## TASK GOAL
Look through the data below and, wherever a line carries the word "assets", please copy that line.
_ _ _ _
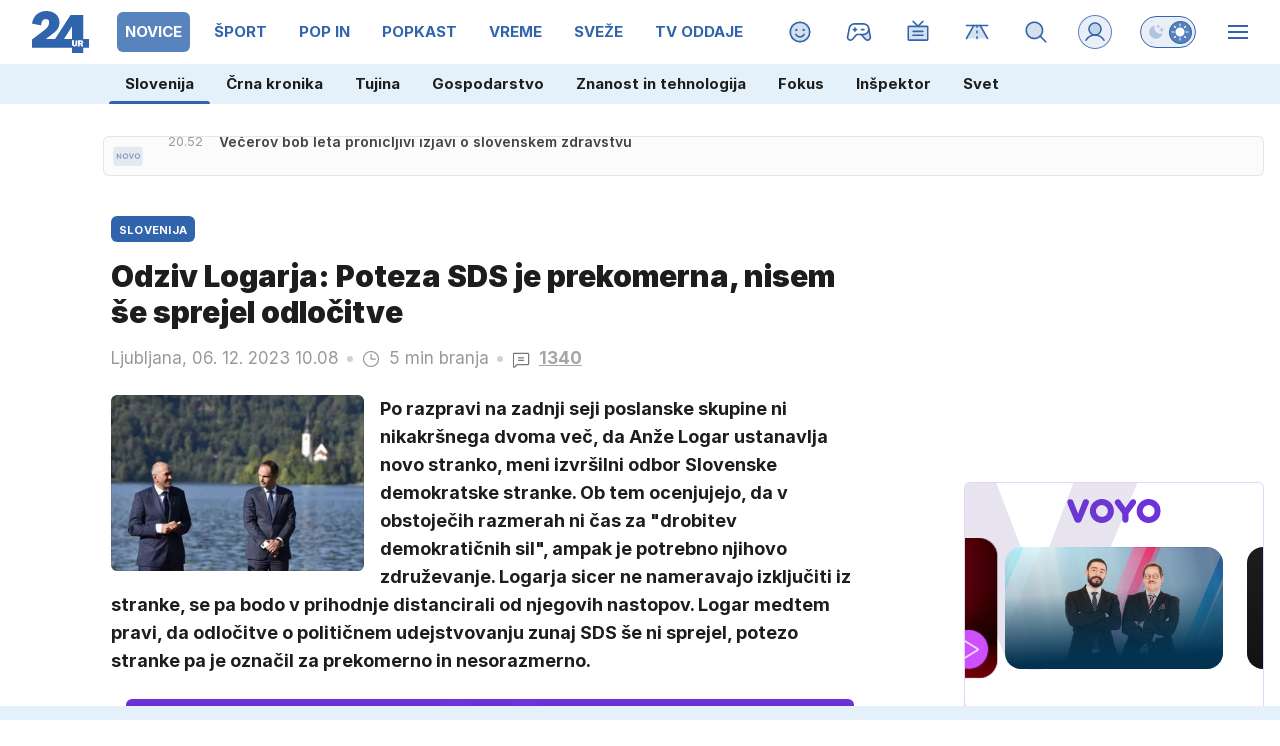

--- FILE ---
content_type: image/svg+xml
request_url: https://usrs.24ur.si/avatars//2023/04/CRM_Avatar_default_cgpe0tet725etmej0sig.svg
body_size: 536
content:
<svg xmlns='http://www.w3.org/2000/svg' xmlns:xlink='http://www.w3.org/1999/xlink' style='isolation:isolate' viewBox='0 0 20 20' version='1.1' shape-rendering='crispEdges'><path d='M8 15v1H4v1H3v3h14v-3h-1v-1h-4v-1h3v-1h1v-1h1v-3h1V7h-1V4h-1V3h-1V2H5v1H4v1H3v3H2v3h1v3h1v1h1v1h3z' fill='#cb9e6e'/><path d='M5 15v-1H4v-1H3v-3H2V7h1V4h1V3h1V2h10v1h1v1h1v3h1v3h-1v3h-1v1h-1v1H5z' fill='#FFF' fill-opacity='.1'/><path d='M5 7h3v3H5V7zm7 0h3v3h-3V7z' fill='#FFF'/><path d='M6 8h1v1H6V8zm7 0h1v1h-1V8z' fill='#5b7c8b'/><path d='M4 7V5h3v1H5v1H4zm12-2v2h-1V6h-2V5h3z' fill-rule='evenodd' fill='#b45138'/><path d='M3 13h1v1h1v1h10v-1h1v-1h1v-3h-1v1h-1v1H5v-1H4v-1H3v3z' id='Path' fill='#b55239' fill-opacity='255'/><path d='M8 13h3v1H8v-1z' fill='#dbac98'/><path d='M8 13h4v1H8v-1z' fill='#dbac98'/><path d='M9 13h2v1H9v-1z' fill='#dbac98'/><path d='M8 12v1h3v1h1v-1h-1v-1H8z' fill='#dbac98'/><path d='M8 13v1h1v-1h3v-1H9v1H8z' fill='#dbac98'/><path d='M3 20v-3h1v-1h4v1h4v-1h4v1h1v3H3z' fill='#6497b1'/><path d='M3 20v-1h1v1H3zm2 0v-1h1v1H5zm2 0v-1h1v1H7zm2 0v-1h1v1H9zm2 0v-1h1v1h-1zm2 0v-1h1v1h-1zm2 0v-1h1v1h-1zm1-2h1v1h-1v-1zm-2 0h1v1h-1v-1zm-2 0h1v1h-1v-1zm-2 0h1v1h-1v-1zm-2 0h1v1H8v-1zm-2 0h1v1H6v-1zm-2 0h1v1H4v-1zm-1-1h1v1H3v-1zm2 0h1v1H5v-1zm2 0h1v1H7v-1zm2 0h1v1H9v-1zm2 0h1v1h-1v-1zm2 0h1v1h-1v-1zm2 0h1v1h-1v-1zM4 16h1v1H4v-1zm2 0h1v1H6v-1zm6 0h1v1h-1v-1zm2 0h1v1h-1v-1z' fill-rule='evenodd' fill='#FFF' fill-opacity='.2'/><path d='M2 4V2h1V1h1V0h12v1h1v1h1v2H2z' fill='#3d6ba7'/><path d='M3 1v1h14V1H3zM2 3v1h16V3H2z' fill-rule='evenodd' fill='#FFF' fill-opacity='.2'/></svg>

--- FILE ---
content_type: image/svg+xml
request_url: https://usrs.24ur.si/avatars//2020/03/CRM_Avatar_default_5e67fef94f8e22.29456013.svg
body_size: 110
content:
<svg xmlns="http://www.w3.org/2000/svg" xmlns:xlink="http://www.w3.org/1999/xlink" viewBox="0 0 5 5" version="1.1" shape-rendering="crispEdges"><path d="M0 0h5v5H0V0z" fill="#ffffff"/><path d="M2 0h1v1H2V0z" fill="#dce775"/><path d="M2 1h1v1H2V1z" fill="#dce775"/><path d="M0 2h1v1H0V2zm4 0h1v1H4V2z" fill-rule="evenodd" fill="#dce775"/><path d="M0 3h5v1H0V3z" fill="#dce775"/><path d="M0 4h5v1H0V4z" fill="#dce775"/></svg>

--- FILE ---
content_type: image/svg+xml
request_url: https://usrs.24ur.si/avatars//2019/02/CRM_Avatar_default_5c5a03e7cc95a7.79854576.svg
body_size: 277
content:
<svg xmlns="http://www.w3.org/2000/svg" xmlns:xlink="http://www.w3.org/1999/xlink" viewBox="0 0 20 20" version="1.1" shape-rendering="crispEdges"><path d="M3 20v-3h1v-1h4v-2h4v2h4v1h1v3H3z" fill="#eac393"/><path d="M5 15v-1H4v-1H3v-3H2V7h1V4h1V3h1V2h10v1h1v1h1v3h1v3h-1v3h-1v1h-1v1H5z" fill="#ecc99e"/><path d="M5 7h3v2H5V7zm7 0h3v2h-3V7z" fill="#ffffff"/><path d="M6 8h1v1H6V8zm7 1V8h1v1h-1z" fill="#588387"/><path d="M6 5h2v1h1v1H8V6H6V5zm8 0h-2v1h-1v1h1V6h2V5z" fill-rule="evenodd" fill="#8c7058"/><path d="M9 13v1h1v-1H9z" fill="#d29985"/><path d="M3 20v-3h1v-1h12v1h1v3H3z" fill="#9dbdcd"/><path d="M9 20v-2H8v-1h1v-1h2v1h1v1h-1v2H9z" fill="#6497b1"/><path d="M3 7h1V5h2V4h2V3h1v1h2v1h2v1h2v1h2V4h-1V3h-1V2H5v1H4v1H3v3z" fill="#a7856a"/></svg>

--- FILE ---
content_type: image/svg+xml
request_url: https://usrs.24ur.si/avatars//2021/08/CRM_Avatar_default_c4fudbvjj3jo4ksmg970.svg
body_size: 368
content:
<svg xmlns="http://www.w3.org/2000/svg" xmlns:xlink="http://www.w3.org/1999/xlink" style="isolation:isolate" viewBox="0 0 20 20" version="1.1" shape-rendering="crispEdges"><path d="M3 20v-3h1v-1h4v-2H6v-1H5v-1H4v-1H3V9H2V7h1V4h1V3h1V2h10v1h1v1h1v3h1v2h-1v2h-1v1h-1v1h-1v1h-2v2h4v1h1v3H3z" fill="#F5CFA0"/><path d="M14 14v-1h1v-1h1v-1h1V9h1V7h-1V4h-1V3h-1V2H5v1H4v1H3v3H2v2h1v2h1v1h1v1h1v1h8z" fill="#FFF" fill-opacity=".1"/><path d="M5 7h3v2H5V7zm7 0h3v2h-3V7z" fill="#FFF"/><path d="M5 8h2v1H5V8zm7 0h2v1h-2V8z" fill="#5b7c8b"/><path d="M7 5h1v1h1v1H8V6H7V5zm6 0v1h-1v1h-1V6h1V5h1z" fill-rule="evenodd" fill="#b0a796"/><path d="M9 12v1h1v1h1v-2H9z" fill="#db5a67"/><path d="M3 20v-3h1v-1h4v1h4v-1h4v1h1v3H3z" fill="#ffc425"/><path d="M15 20h2v-3h-1v-1h-4v1H8v-1H4v1H3v3h2v-2h10v2z" fill="#FFF" fill-opacity=".4"/><path d="M1 15h5v-2H5v-1H4v-1H3V6h2V5h2V4h1V3h6v1h1v1h1v1h1v5h-1v1h-1v1h-1v2h5V4h-1V3h-1V2h-1V1H4v1H3v1H2v1H1v11z" fill="#c9bfab"/></svg>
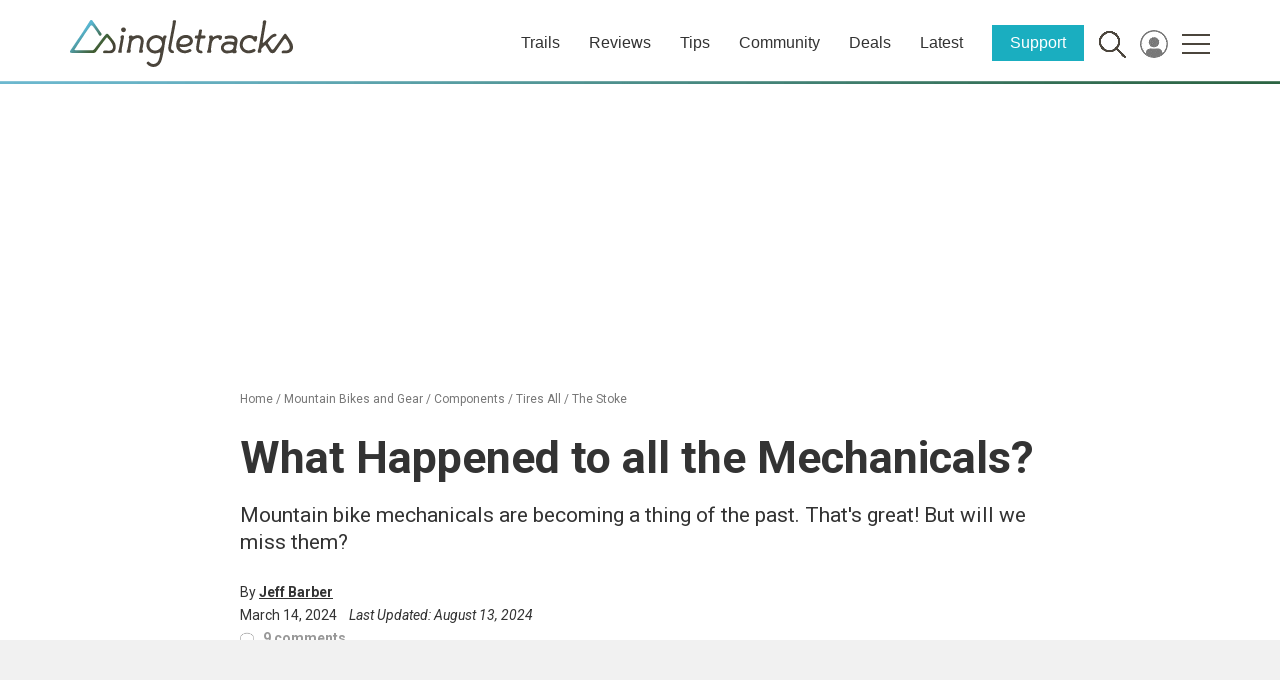

--- FILE ---
content_type: text/html; charset=utf-8
request_url: https://www.google.com/recaptcha/api2/aframe
body_size: 267
content:
<!DOCTYPE HTML><html><head><meta http-equiv="content-type" content="text/html; charset=UTF-8"></head><body><script nonce="H4JZyhyMluxxI-DtztMaXw">/** Anti-fraud and anti-abuse applications only. See google.com/recaptcha */ try{var clients={'sodar':'https://pagead2.googlesyndication.com/pagead/sodar?'};window.addEventListener("message",function(a){try{if(a.source===window.parent){var b=JSON.parse(a.data);var c=clients[b['id']];if(c){var d=document.createElement('img');d.src=c+b['params']+'&rc='+(localStorage.getItem("rc::a")?sessionStorage.getItem("rc::b"):"");window.document.body.appendChild(d);sessionStorage.setItem("rc::e",parseInt(sessionStorage.getItem("rc::e")||0)+1);localStorage.setItem("rc::h",'1768738472005');}}}catch(b){}});window.parent.postMessage("_grecaptcha_ready", "*");}catch(b){}</script></body></html>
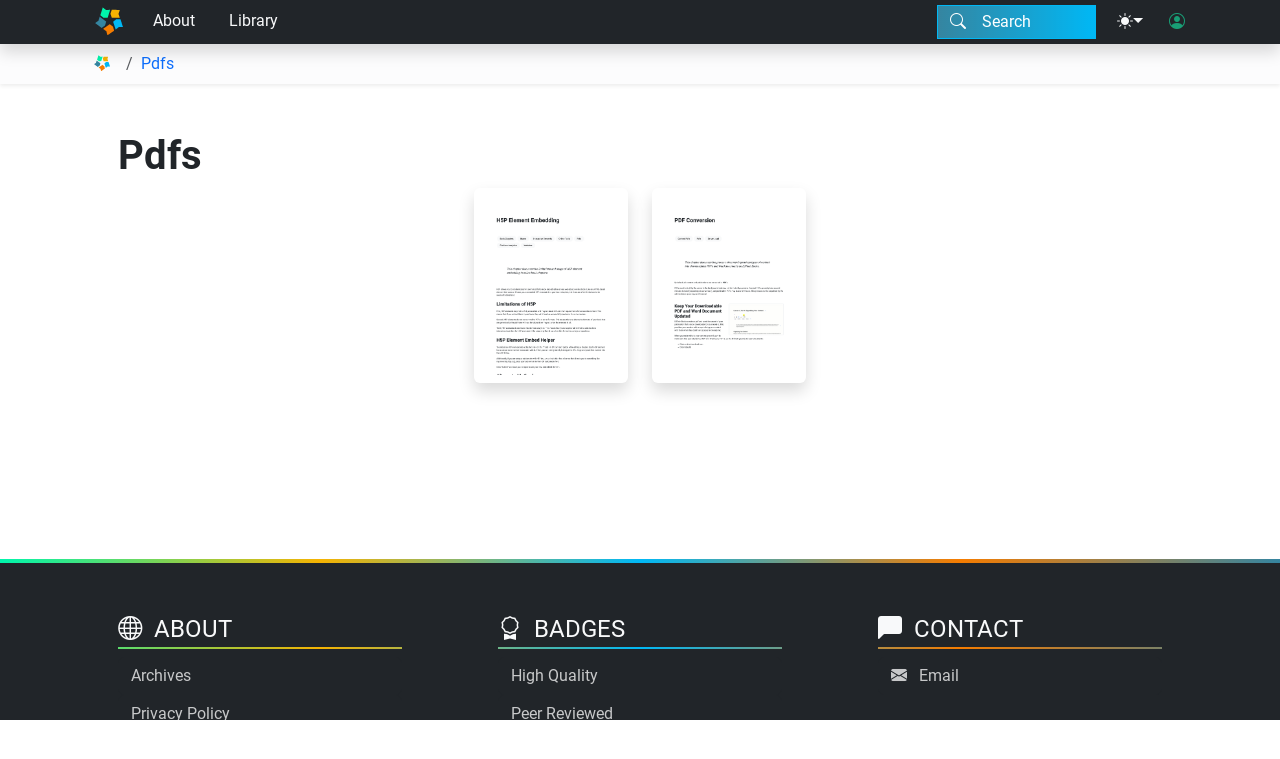

--- FILE ---
content_type: text/html; charset=UTF-8
request_url: https://open.byu.edu/templates/thumbnail-link.html
body_size: 140
content:
<a href="{{uri}}" data-entity-type="{{entity_type}}" data-entity-id="{{entity_id}}" class="">
    <img src="{{image}}" alt="{{text}}" class="img-fluid rounded shadow book-border">
</a>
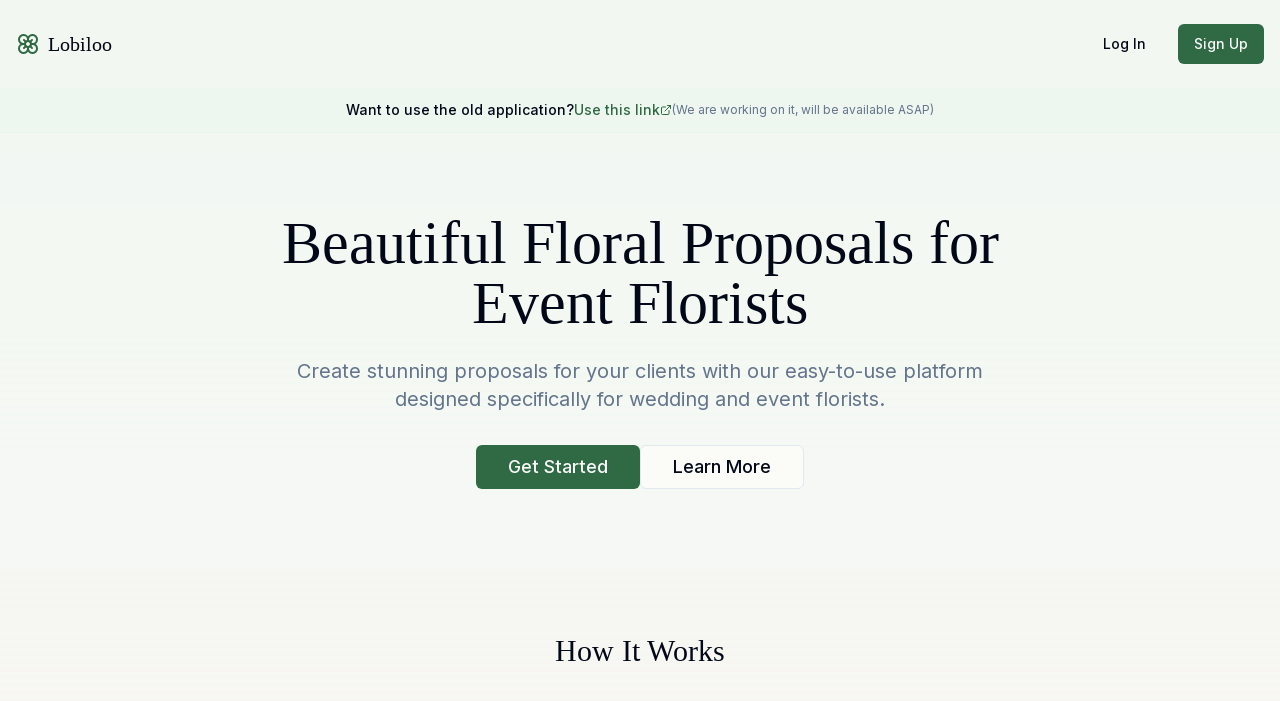

--- FILE ---
content_type: text/html; charset=utf-8
request_url: https://lobiloo.com/flower/bells-of-ireland-green
body_size: 376
content:

<!DOCTYPE html>
<html lang="en">
  <head>
    <meta charset="UTF-8" />
    <meta name="viewport" content="width=device-width, initial-scale=1.0" />
    <link rel="icon" href="/favicon.png" type="image/png" />
    <title>Lobiloo Proposals Suite</title>
    <meta name="description" content="Create beautiful floral proposals for your clients" />
    <meta name="author" content="Lobiloo" />

    <meta property="og:title" content="Lobiloo Proposals Suite" />
    <meta property="og:description" content="Create beautiful floral proposals for your clients" />
    <meta property="og:type" content="website" />
    <meta property="og:image" content="https://pub-bb2e103a32db4e198524a2e9ed8f35b4.r2.dev/e198d021-e71a-4dd7-aa54-98ccb1d0fd87/id-preview-aa087d89--5e0d9930-1618-4a71-b6c0-958ed85f0210.lovable.app-1767387222170.png" />

    <meta name="twitter:card" content="summary_large_image" />
    <meta name="twitter:site" content="@lovable_dev" />
    <meta name="twitter:image" content="https://pub-bb2e103a32db4e198524a2e9ed8f35b4.r2.dev/e198d021-e71a-4dd7-aa54-98ccb1d0fd87/id-preview-aa087d89--5e0d9930-1618-4a71-b6c0-958ed85f0210.lovable.app-1767387222170.png" />
    
    <!-- Google Fonts -->
    <link rel="preconnect" href="https://fonts.googleapis.com">
    <link rel="preconnect" href="https://fonts.gstatic.com" crossorigin>
    <link href="https://fonts.googleapis.com/css2?family=Great+Vibes&display=swap" rel="stylesheet">
    <script type="module" crossorigin src="/assets/index-DfVBAHlU.js"></script>
    <link rel="stylesheet" crossorigin href="/assets/index-UOyDBbqL.css">
  <script defer src="https://lobiloo.com/~flock.js" data-proxy-url="https://lobiloo.com/~api/analytics"></script></head>

  <body>
    <div id="root"></div>
    
  </body>
</html>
_ _ _ _
## ANSWER TO THIS PROBLEM
    <script type="module" crossorigin src="/assets/index-DfVBAHlU.js"></script>
    <link rel="stylesheet" crossorigin href="/assets/index-UOyDBbqL.css">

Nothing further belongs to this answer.